Hi all,
I’m using a Pegasus
model (or really BartForConditionalGeneration
since almost everything is inherited) and I’m interested in the attention outputs of various encoder and decoder blocks throughout the model.
Following the documentation, simply tokenizing an input context and running
model(**input_tokens, output_attentions = True)
allows me to dissect the attentions of each token in the input sequence in every layer (the dimensions being (batch_size, num_heads, seq_length, seq_length) for each layer). This is good.

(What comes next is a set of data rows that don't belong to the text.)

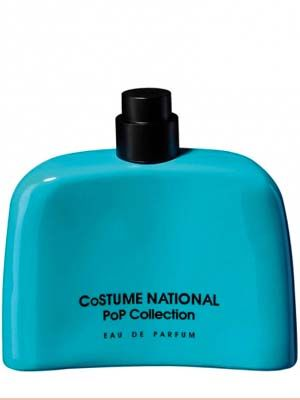 Pop Collection - CoSTUME NATIONAL - Foto Profumo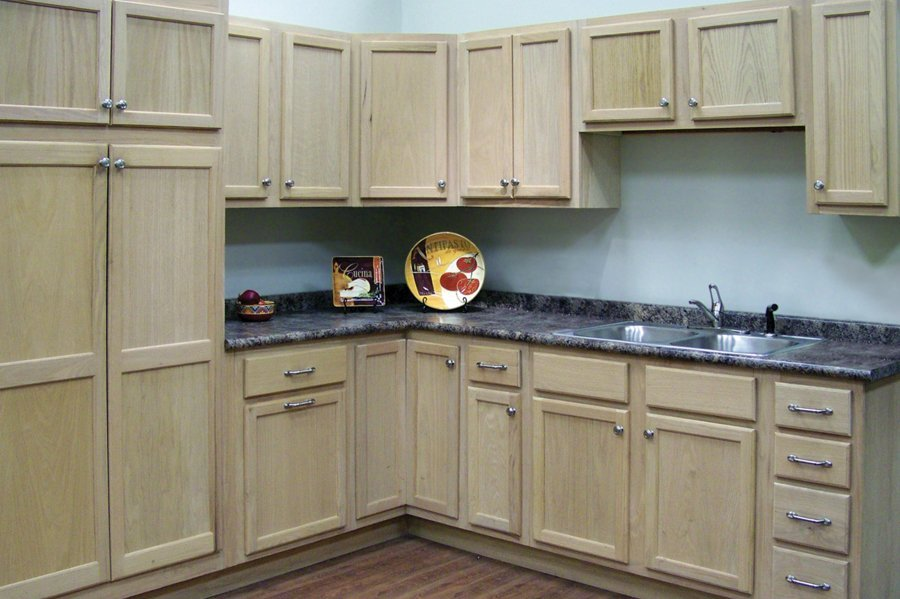 Unfinished oak kitchen cabinets home furniture design for Kitchen cabinets 60056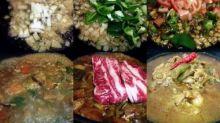 【食譜】自家咖喱牛肉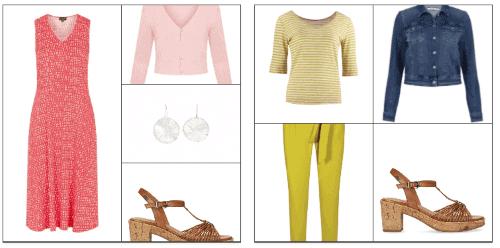 1 kledingstuk meerdere combinaties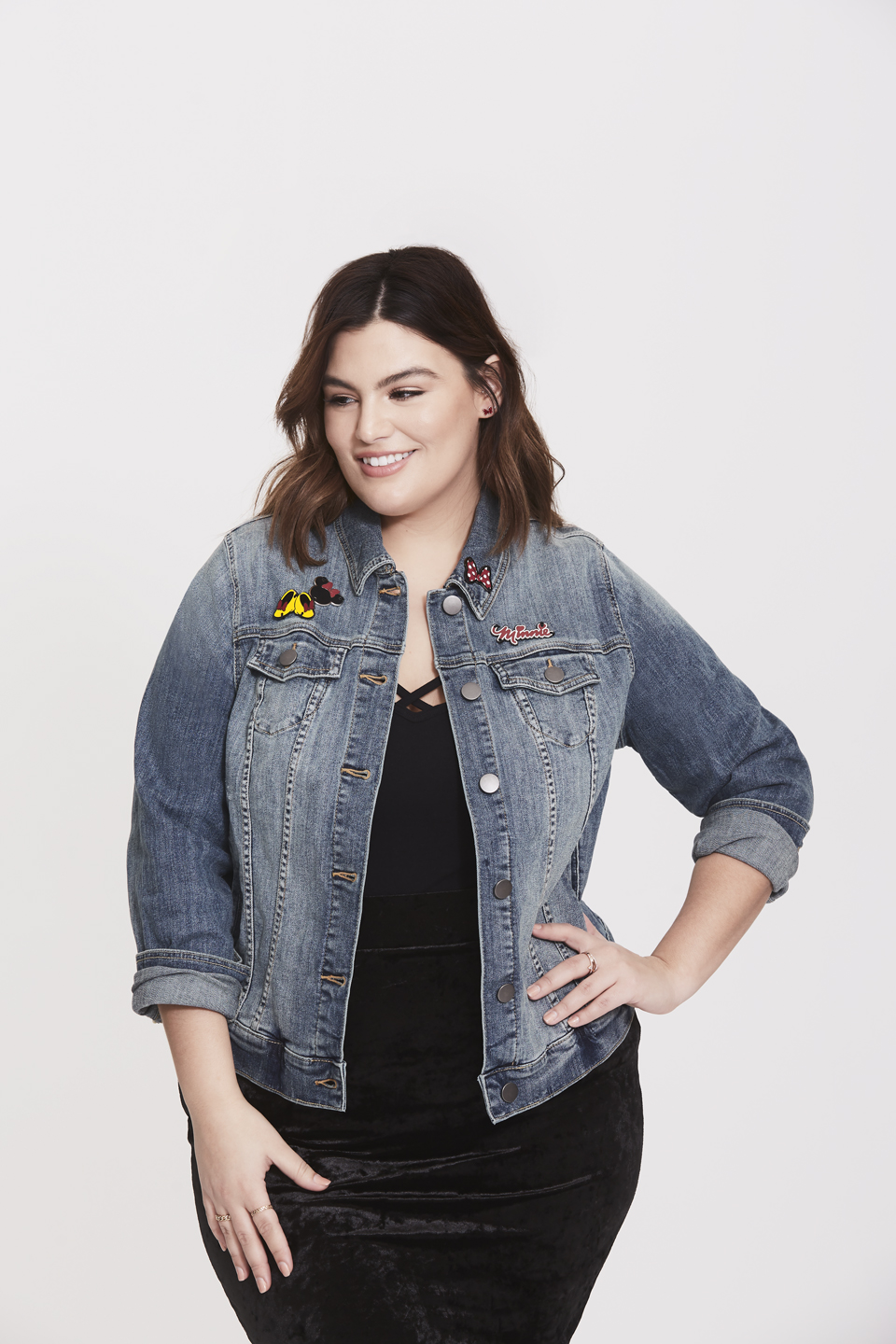 a69061de1eb Torrid released a Minnie Mouse-inspired fashion collection ...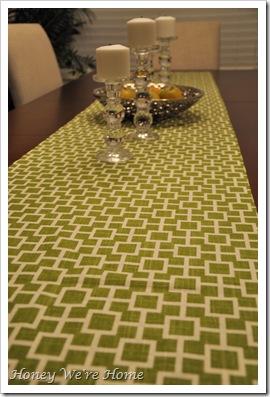 Fabric Art 040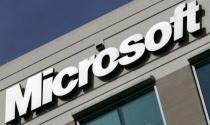 Microsoft tính chi 10 tỉ USD mua lại Yahoo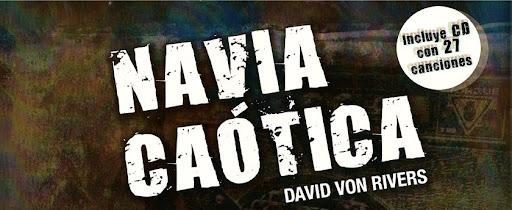 NAVIA CAÓTICA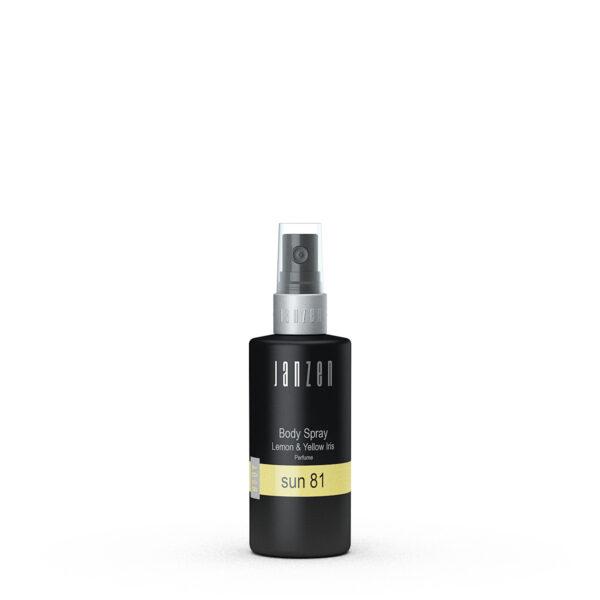 Janzen body spray - Sun 81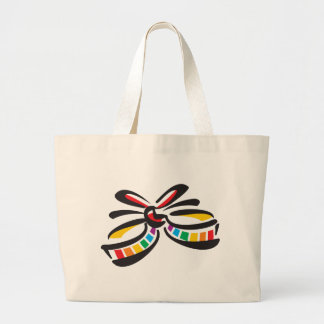 Rainbow Ribbon Tote Bags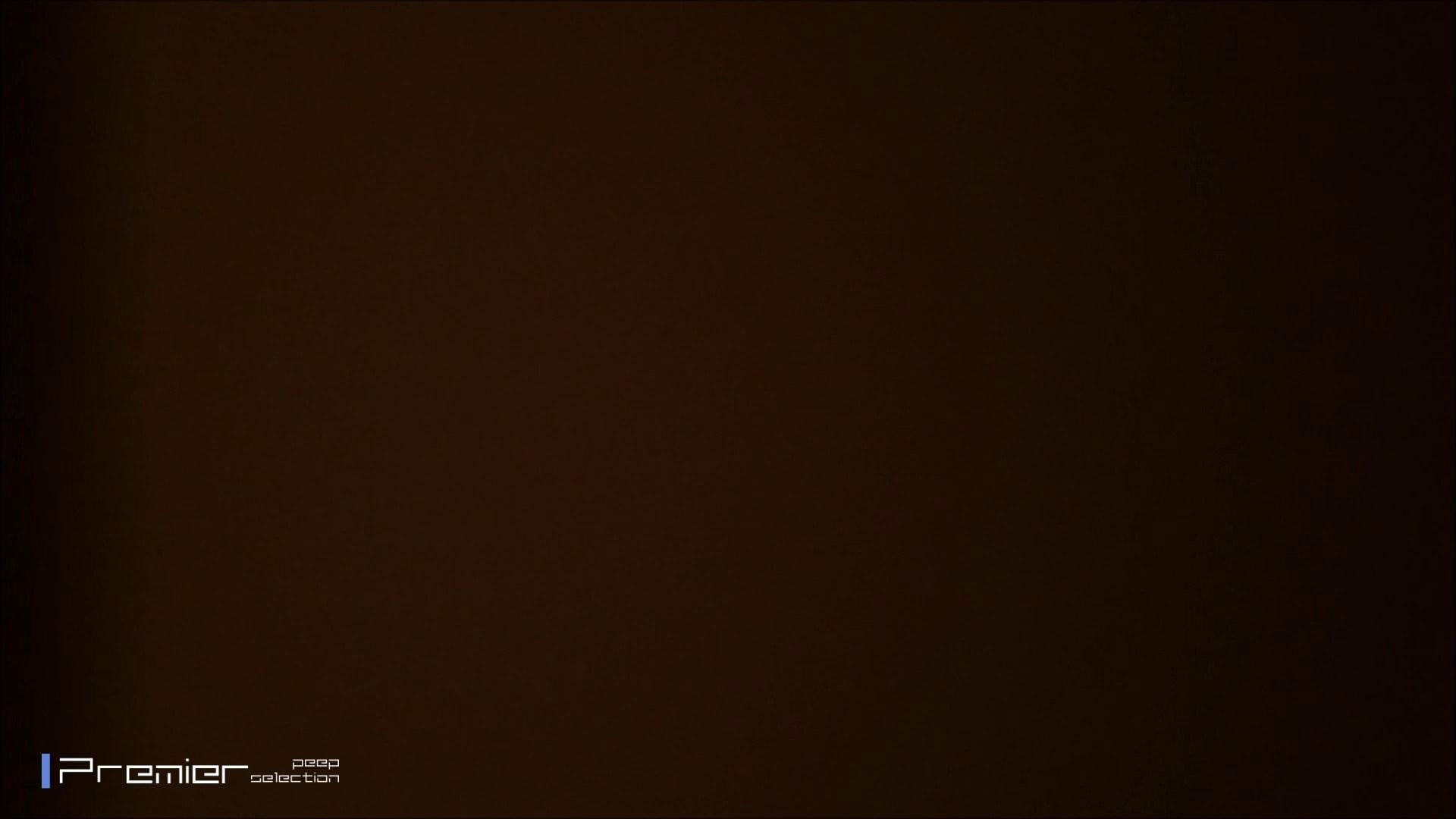 シャワーのお湯を跳ね返すお肌 乙女の風呂場 Vol.03 盗撮 われめAV動画紹介 78PIX 63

Now I want to see the attentions that lead to the predictions of each token returned from model.generate(). Since I am on master
and build from source, I edit the method _generate_beam_search
in the GenerationMixin
class in transformers/generation_utils.py
to also pass the arg output_attentions = True
. Here is the edited snippet:
decoder_attentions = [] # added this line
while cur_len < max_length:
model_inputs = self.prepare_inputs_for_generation(
input_ids, past=past, attention_mask=attention_mask, use_cache=use_cache, **model_kwargs
)
outputs = self(**model_inputs, return_dict=True, output_attentions = True) # edited this line
decoder_attentions.append(outputs['decoder_attentions']) # added this line
next_token_logits = outputs.logits[:, -1, :] # (batch_size * num_beams, vocab_size)
As you can see, I try to get the decoder attentions for every iteration, append it, and later I pass up the list and return it from the main generate() method.
The problem is these attentions are no longer of the shape (batch_size, num_heads, seq_length, seq_length). Specifically, I would expect the sequence lengths to be at least the input context sequence length, but they are much shorter, and do not even match the length of the final sequence prediction.
I feel like I have some misunderstanding about how things are working. I know encoder_outputs
and some hidden states are precomputed, but I don’t know if they are affecting this.
Can anyone help me understand what is going on here? Is there a way to see the influence of specific input context tokens in decoder block attention heads on predicted tokens ?